**발췌 본문:**
-----
[논문 조사] Video generation에서 Depth 사용하는 논문 조사

2023-08-21 3 분 소요

1. [ICLR 2023] PV3D: A 3D Generative Model for Portrait Video Generation

https://arxiv.org/pdf/2212.06384

직접적인 depth를 사용하진 않지만, 2D model을 사용하여, 3D 구현
- contribution
  1. To our best knowledge, PV3D is the first method that is capable to generate a large variety of 3D-aware portrait videos with high-quality appearance, motions, and geometry.
  2. We propose a novel temporal tri-plane based video generation framework that can synthesize 3D-aware portrait videos by learning from 2D videos only.
  3. We propose a novel temporal tri-plane based video generation framework that can synthesize 3D-aware portrait videos by learning from 2D videos only.

2. [CVPR 2022] Depth-Aware Generative Adversarial Network for Talking Head Video Generation

Paper: Depth-Aware Generative Adversarial Network for Talking Head Video Generation

Depth 사용 방식
- depth maps을 기반으로 sparse facial keypoints를 찾아 사람 얼굴의 특징적인 움직임을 포착한다.
- “Based on the learned dense depth maps, we further propose to leverage them to estimate sparse facial keypoints that capture the critical movement of the human head.”
- depth는 3D-aware cross-modal attention에서 모션을 학습하는데 사용된다.
  - In a more dense way, the depth is also utilized to learn 3D-aware cross-modal (i.e. appearance and depth) attention to guide the generation of motion fields for warping source image representations.

3. DaGAN++: Depth-Aware Generative Adversarial Network for Talking Head Video Generation

https://arxiv.org/pdf/2305.06225

Depth-Aware Generative Adversarial Network for Talking Head Video Generation 논문의 후속 연구이다.
-----
**작업 목록:**
**A)** 위 영상 생성 논문 조사 글에서 "Paper: Depth-Aware Generative" 문구가 들어 있는 부분부터 "특징적인 움직임을 포착한다." 문구로 끝나는 부분까지 그대로 옮겨 쓰세요.
**B)** 위 영상 생성 논문 조사 글을 마지막 문장 뒤에서부터 이어서 쓰세요.

**제공된 자료:**
-----
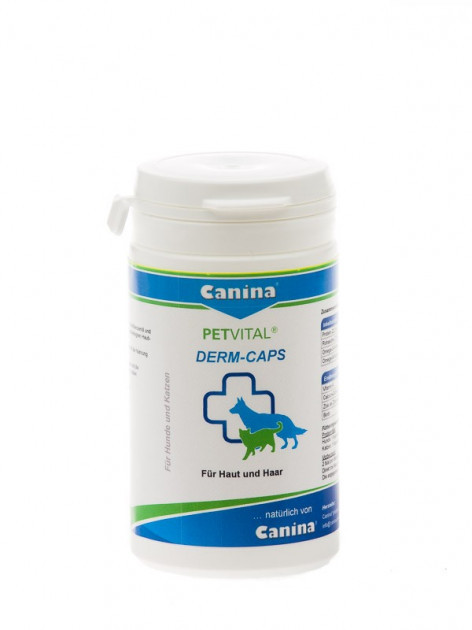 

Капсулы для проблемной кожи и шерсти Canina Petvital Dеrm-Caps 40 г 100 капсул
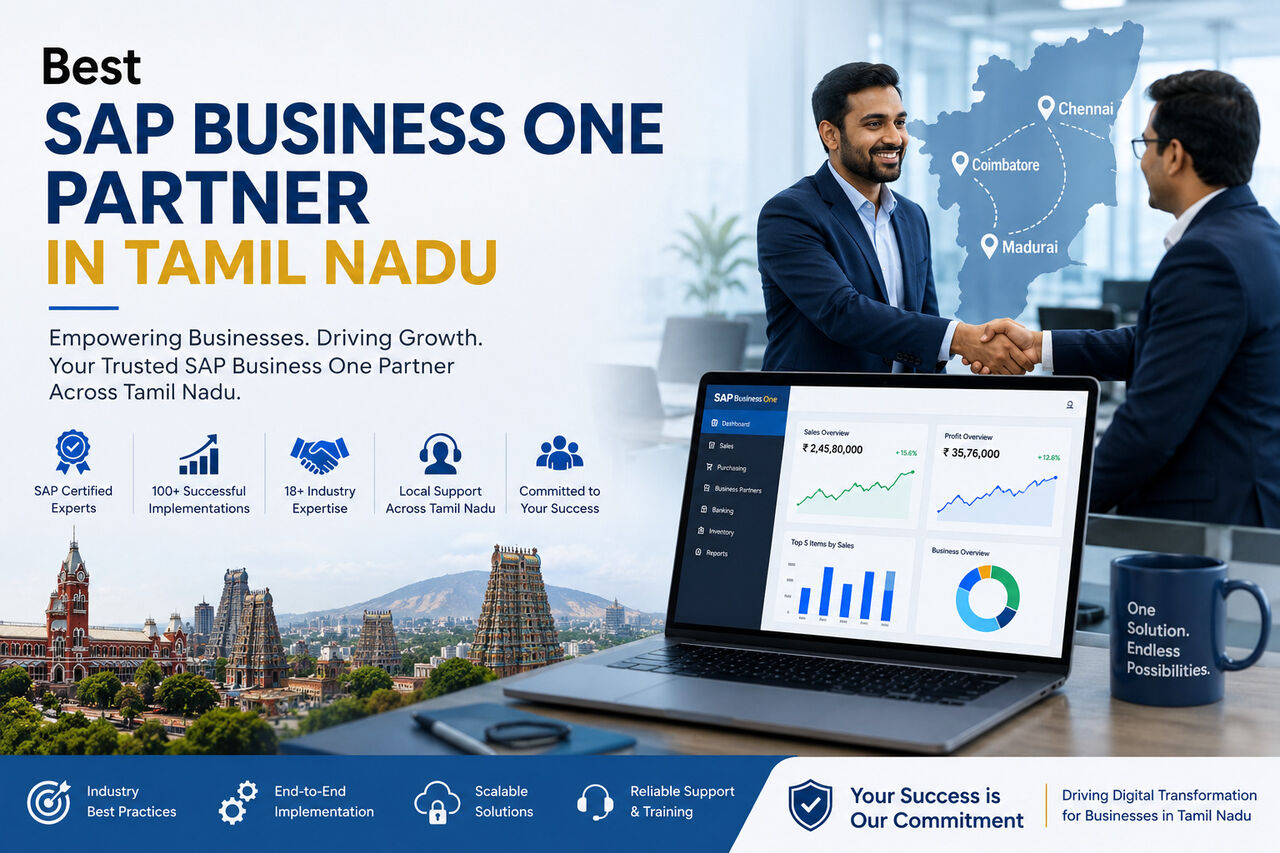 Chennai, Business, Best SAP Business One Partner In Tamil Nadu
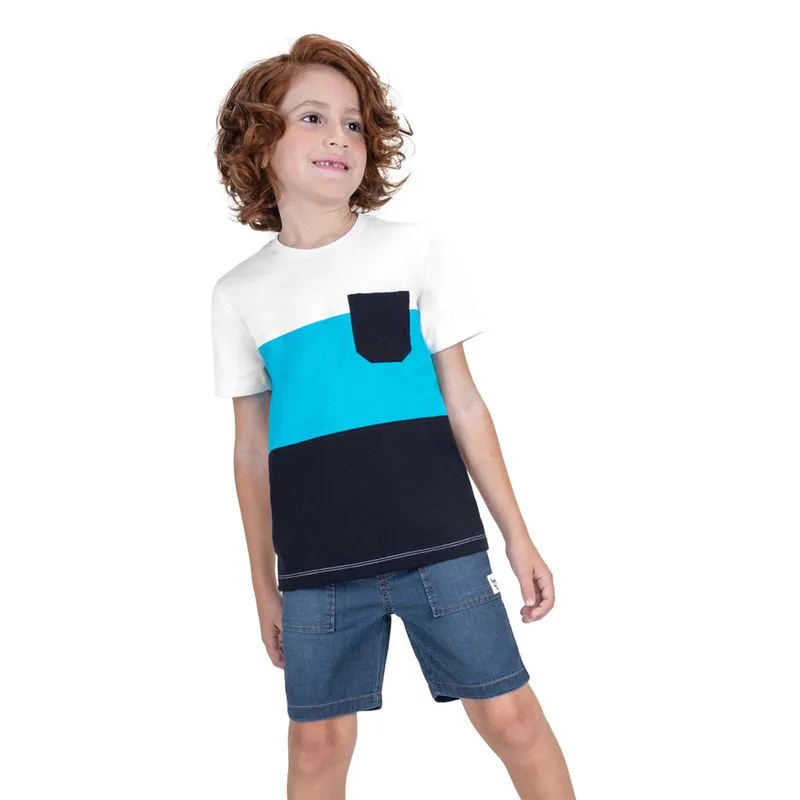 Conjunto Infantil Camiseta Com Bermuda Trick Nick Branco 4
-----
**제공된 답변:**
**A)**
Paper: Depth-Aware Generative Adversarial Network for Talking Head Video Generation

Depth 사용 방식
- depth maps을 기반으로 sparse facial keypoints를 찾아 사람 얼굴의 특징적인 움직임을 포착한다.

**B)**
- we develop a 3D-aware cross-modal (i.e., appearance and depth) attention mechanism, which can be applied to each generation layer, to capture facial geometries in a coarse-to-fine manner.

4. GD-VDM: Generated Depth for better Diffusion-based Video Generation

https://arxiv.org/pdf/2306.11173

GD-VDM is based on a two-phase generation process involving generating depth videos followed by a novel diffusion Vid2Vid model that generates a coherent real-world video.
- ⇒ depth video를 생성하고, 생성된 depth video를 기반으로 일관된 비디오를 생성한다.

5. Pix2video: Video editing using image diffusion

https://arxiv.org/pdf/2303.12688

depth-conditioned Stable Diffusion 모델을 사용하였다.

Structure-guided Video Generation

6, 7, 8, 9번 논문들은 공통적으로 Structure-guided Video Generation 분야에 속한다.
- depth estimate하는데에 모두 Midas depth estimation model을 사용
- 또한 생성 모델로 diffusion model을 사용

6. Structure and content-guided video synthesis with diffusion models

https://arxiv.org/pdf/2302.03011

비디오 editing 분야이지만, 인용이 많이 된 듯 하여 가져왔다.
user-provided content와 structure representations의 충돌을 해결하기 위해 depth estimation을 도입하였다.
- Training (depth 부분만 설명)
  1. Midas depth estimation model을 통해 depth maps를 얻는다.
  2. depth maps를 인코딩하여 structure representation s를 추출한다. s를 이용해서 reverse process를 학습한다.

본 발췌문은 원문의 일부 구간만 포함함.